Crude oil prices took a hit on Monday, with December WTI crude oil closing down -0.18 (-0.30%) and December RBOB gasoline closing down -0.0215 (-1.07%). The decline was attributed to investors adopting a risk-off stance amidst a drop in stocks and concerns about anticipated weak US economic reports scheduled for the week. Additionally, Russia’s key oil export port of Novorossiysk reportedly resumed some operations following Ukrainian attacks last Friday.
Despite the drop in prices, oil prices had some underlying support from ongoing geopolitical risks related to Russia. Last Friday, Iran seized an oil tanker in the Gulf of Oman, and there were reports of a US military buildup for a possible attack on Venezuela, a significant oil producer. Furthermore, reduced crude exports from Russia were also supportive of oil prices. Ukraine’s targeting of Russian refineries over the past few months has led to a fuel crunch in Russia and limited the country’s crude export capabilities.

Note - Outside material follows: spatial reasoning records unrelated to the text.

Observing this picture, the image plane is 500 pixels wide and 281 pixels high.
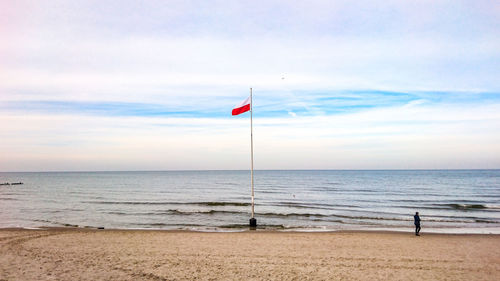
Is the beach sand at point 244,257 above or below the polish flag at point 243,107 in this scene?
below

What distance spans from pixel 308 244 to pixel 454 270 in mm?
6051

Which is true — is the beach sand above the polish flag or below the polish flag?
below

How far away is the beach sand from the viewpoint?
11.3 metres

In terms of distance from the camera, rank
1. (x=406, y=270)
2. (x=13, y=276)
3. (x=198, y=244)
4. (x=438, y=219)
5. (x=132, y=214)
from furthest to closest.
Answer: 1. (x=132, y=214)
2. (x=438, y=219)
3. (x=198, y=244)
4. (x=406, y=270)
5. (x=13, y=276)

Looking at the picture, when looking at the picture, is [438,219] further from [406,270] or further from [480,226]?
[406,270]

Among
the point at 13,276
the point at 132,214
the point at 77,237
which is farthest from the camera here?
the point at 132,214

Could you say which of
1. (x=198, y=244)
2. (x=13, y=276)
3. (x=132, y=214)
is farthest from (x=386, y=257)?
(x=132, y=214)

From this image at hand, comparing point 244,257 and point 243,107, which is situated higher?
point 243,107

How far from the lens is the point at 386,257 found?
13.9 metres

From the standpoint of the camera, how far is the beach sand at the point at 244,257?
11.3 m

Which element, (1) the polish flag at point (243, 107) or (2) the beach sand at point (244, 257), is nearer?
(2) the beach sand at point (244, 257)

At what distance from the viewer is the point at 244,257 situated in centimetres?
1370

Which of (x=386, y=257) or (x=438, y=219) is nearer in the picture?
(x=386, y=257)

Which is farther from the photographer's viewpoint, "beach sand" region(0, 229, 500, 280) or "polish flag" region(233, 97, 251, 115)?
"polish flag" region(233, 97, 251, 115)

On the other hand, OPEC revised its global oil market estimates from a deficit to a surplus in Q3, citing higher than expected US production and increased crude output from OPEC. The EIA also raised its 2025 US crude production estimate to 13.59 million bpd. OPEC+ announced a production increase of +137,000 bpd in December but plans to pause production hikes in Q1-2026 due to an emerging global oil surplus.
Vortexa reported an increase in crude oil stored on tankers that have been stationary for at least 7 days, reaching the highest level since June 2024. The latest EIA report showed US crude oil inventories below the seasonal 5-year average, with record high crude oil production. Baker Hughes reported a slight increase in the number of active US oil rigs, which is still above the 4-year low set earlier this year.
Overall, the oil market is facing a delicate balance between geopolitical tensions, production increases, and shifting global demand. It remains to be seen how these factors will play out in the coming weeks and months.